Cette comparution à distance est précédée d’une réunion, en visioconférence, au cours de laquelle toutes les informations auront été fournies pour éclairer le consentement des parties.

Le notaire recueille, simultanément avec leur consentement, la signature électronique de cette ou ces parties au moyen d’un procédé de signature électronique qualifiée.

L’acte est parfait lorsque le notaire instrumentaire y appose sa signature électronique qualifiée. 


TVA sur marge : précisions concernant le calcul du prix de revient des lots revendus

Dans une affaire récente, une société lotisseur avait acheté des terrains à bâtir sur lesquels elle avait fait réaliser des travaux, avant de les revendre. Une partie des terrains aménagés pour recevoir des équipements collectifs du lotissement n’était pas commercialisable.

Faisant application du régime de la TVA sur la marge, la société avait intégré au prix de revient de chaque lot vendu une quote-part du prix de revient de ces espaces, au prorata de la superficie propre à chacun de ces lots. Il en avait résulté une majoration du prix d’acquisition des terrains, ce qui avait réduit la marge soumise à la TVA. L’administration avait alors cherché à remettre en cause ce mode de calcul.

La Cour administrative d’appel, dans un arrêt du 9 juillet 2020 (CAA Bordeaux, 9 juillet 2020, n° 18BX02878), a rappelé qu’en cas de revente, par lots, d’un immeuble acheté en une seule fois pour un prix global, chaque vente de lot constitue une opération distincte, en raison de laquelle le vendeur doit acquitter une taxe calculée sur la base de la différence entre le prix de vente de ce lot et son prix de revient estimé, en imputant à ce lot une fraction du prix d’achat global de l’immeuble. Dans ce cas, le contribuable doit procéder à cette imputation par la méthode de son choix, sous réserve du droit de vérification de l’administration et sous le contrôle du juge de l’impôt.

Ainsi, c’est à bon droit que la société lotisseur avait calculé la marge à soumettre à la TVA en intégrant au prix de revient de chaque lot revendu une quote-part du coût des parcelles non commercialisables destinées aux équipements communs du lotissement au prorata de la superficie propre à chacun des lots.

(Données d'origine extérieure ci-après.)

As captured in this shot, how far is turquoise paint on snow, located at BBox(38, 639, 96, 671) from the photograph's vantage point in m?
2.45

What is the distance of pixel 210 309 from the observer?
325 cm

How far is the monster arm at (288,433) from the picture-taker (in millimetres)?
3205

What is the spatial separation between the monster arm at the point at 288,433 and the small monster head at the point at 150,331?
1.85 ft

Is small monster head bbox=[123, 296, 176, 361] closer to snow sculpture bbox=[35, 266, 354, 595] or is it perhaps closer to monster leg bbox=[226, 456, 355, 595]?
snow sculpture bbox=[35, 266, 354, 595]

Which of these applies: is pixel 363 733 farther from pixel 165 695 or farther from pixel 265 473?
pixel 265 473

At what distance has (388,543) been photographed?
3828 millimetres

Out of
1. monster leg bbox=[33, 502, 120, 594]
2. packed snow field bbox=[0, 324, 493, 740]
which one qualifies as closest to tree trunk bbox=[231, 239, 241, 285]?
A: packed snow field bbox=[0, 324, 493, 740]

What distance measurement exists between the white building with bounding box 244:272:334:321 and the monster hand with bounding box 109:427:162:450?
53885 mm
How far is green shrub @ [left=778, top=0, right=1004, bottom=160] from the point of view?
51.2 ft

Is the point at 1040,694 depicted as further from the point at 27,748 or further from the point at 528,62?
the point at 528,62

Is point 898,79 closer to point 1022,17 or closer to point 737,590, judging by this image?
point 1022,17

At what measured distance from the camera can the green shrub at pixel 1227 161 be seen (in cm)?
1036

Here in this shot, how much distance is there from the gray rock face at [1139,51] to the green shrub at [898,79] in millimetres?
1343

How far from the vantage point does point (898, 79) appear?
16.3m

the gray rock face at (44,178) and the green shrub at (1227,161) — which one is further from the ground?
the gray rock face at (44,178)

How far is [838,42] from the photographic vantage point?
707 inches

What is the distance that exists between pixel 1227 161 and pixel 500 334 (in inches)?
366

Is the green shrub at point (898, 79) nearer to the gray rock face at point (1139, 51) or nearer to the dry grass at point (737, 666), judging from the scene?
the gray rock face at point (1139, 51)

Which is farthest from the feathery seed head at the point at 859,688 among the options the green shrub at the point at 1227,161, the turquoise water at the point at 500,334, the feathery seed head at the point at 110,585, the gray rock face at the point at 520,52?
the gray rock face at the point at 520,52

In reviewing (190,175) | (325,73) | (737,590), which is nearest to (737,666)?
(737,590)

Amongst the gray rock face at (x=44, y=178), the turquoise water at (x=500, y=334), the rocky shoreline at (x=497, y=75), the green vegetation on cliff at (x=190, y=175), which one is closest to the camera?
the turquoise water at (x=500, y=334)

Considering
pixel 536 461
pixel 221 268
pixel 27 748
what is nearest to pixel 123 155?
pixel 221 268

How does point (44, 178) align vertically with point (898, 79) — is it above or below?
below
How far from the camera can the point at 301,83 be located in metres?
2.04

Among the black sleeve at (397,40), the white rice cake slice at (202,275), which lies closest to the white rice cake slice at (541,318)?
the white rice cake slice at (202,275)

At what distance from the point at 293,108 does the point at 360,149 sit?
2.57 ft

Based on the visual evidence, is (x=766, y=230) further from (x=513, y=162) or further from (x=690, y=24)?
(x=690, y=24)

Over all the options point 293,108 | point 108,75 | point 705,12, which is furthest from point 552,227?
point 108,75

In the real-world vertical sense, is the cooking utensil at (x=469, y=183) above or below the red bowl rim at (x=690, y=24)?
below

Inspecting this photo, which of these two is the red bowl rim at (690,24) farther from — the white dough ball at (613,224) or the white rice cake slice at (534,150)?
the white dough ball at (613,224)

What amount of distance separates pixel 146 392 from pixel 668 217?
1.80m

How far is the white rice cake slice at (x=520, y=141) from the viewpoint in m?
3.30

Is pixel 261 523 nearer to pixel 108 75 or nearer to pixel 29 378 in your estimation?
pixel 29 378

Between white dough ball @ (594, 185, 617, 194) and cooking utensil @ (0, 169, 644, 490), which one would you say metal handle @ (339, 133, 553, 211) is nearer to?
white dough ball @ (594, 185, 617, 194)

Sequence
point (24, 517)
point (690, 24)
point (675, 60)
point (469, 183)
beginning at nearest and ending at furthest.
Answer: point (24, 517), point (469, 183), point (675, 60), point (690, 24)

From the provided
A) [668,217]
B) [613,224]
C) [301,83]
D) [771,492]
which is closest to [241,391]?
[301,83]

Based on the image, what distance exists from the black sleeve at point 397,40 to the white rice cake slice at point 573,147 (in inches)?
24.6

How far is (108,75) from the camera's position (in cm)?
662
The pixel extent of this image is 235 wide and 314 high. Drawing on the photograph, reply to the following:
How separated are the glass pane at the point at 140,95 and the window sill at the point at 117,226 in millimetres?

Précision en matière de vente à la découpe et de droit de préemption du locataire

La loi prévoit qu’en cas de vente consécutive à la division, ou à la subdivision, d’un immeuble en plusieurs lots, le locataire d’un local d’habitation, ou d’un local mixte d’habitation et professionnel, bénéficie d’un droit de préemption (Loi 75-1351 du 31-12-1975 art. 10, I, al. 1 à 5).

Cependant, le Conseil d’Etat avait déclaré illégal l’article 1er du décret 77-742 du 30 juin 1977, pris pour l’application de l’article 10 susivsé, en ce qu’il n’excluait pas du bénéfice du droit de préemption les personnes dont le bail, ou l’occupation, était postérieur à la division de l’immeuble.

Ce défaut de rédaction du texte a été corrigé par le décret 2020-1150 du 17-9-2020. Ce décret précise que le droit de préemption reconnu au locataire d’un local d’habitation, en cas de vente à la découpe de l’immeuble dans lequel est situé le local, ne bénéficie pas au locataire dont le bail est postérieur à la division de l’immeuble.


PLF 2021 : Une ordonnance pour généraliser la facturation électronique ?

Un article additionnel du PLF pour 2021 prévoit d’autoriser le Gouvernement à prendre par voie d’ordonnance, dans un délai de 9 mois à compter de la publication de la loi de finances pour 2021, toute mesure nécessaire permettant la généralisation du recours à la facturation électronique (« e-invoicing ») et la mise en œuvre d’une obligation de transmission dématérialisée de certaines données à l’administration fiscale (« e-reporting »).

Cette disposition fait suite au rapport de la DGFiP intitulé « La TVA à l’ère du digital en France ».

L’obligation du recours à la facture électronique serait mise en place progressivement selon les modalités suivantes :

  • dès 2023, obligation d’accepter la réception des factures électroniques pour l’ensemble des entreprises ;
  • entre 2023 et 2025, selon la taille des entreprises, obligation d’émettre des factures sous forme électronique.

La combinaison de la facturation électronique et de la transmission des données devrait permettre de procéder à des recoupements entre achats et ventes et, partant de mieux lutter contre la fraude fiscale, tout en rendant possible un pré-remplissage des déclarations de TVA.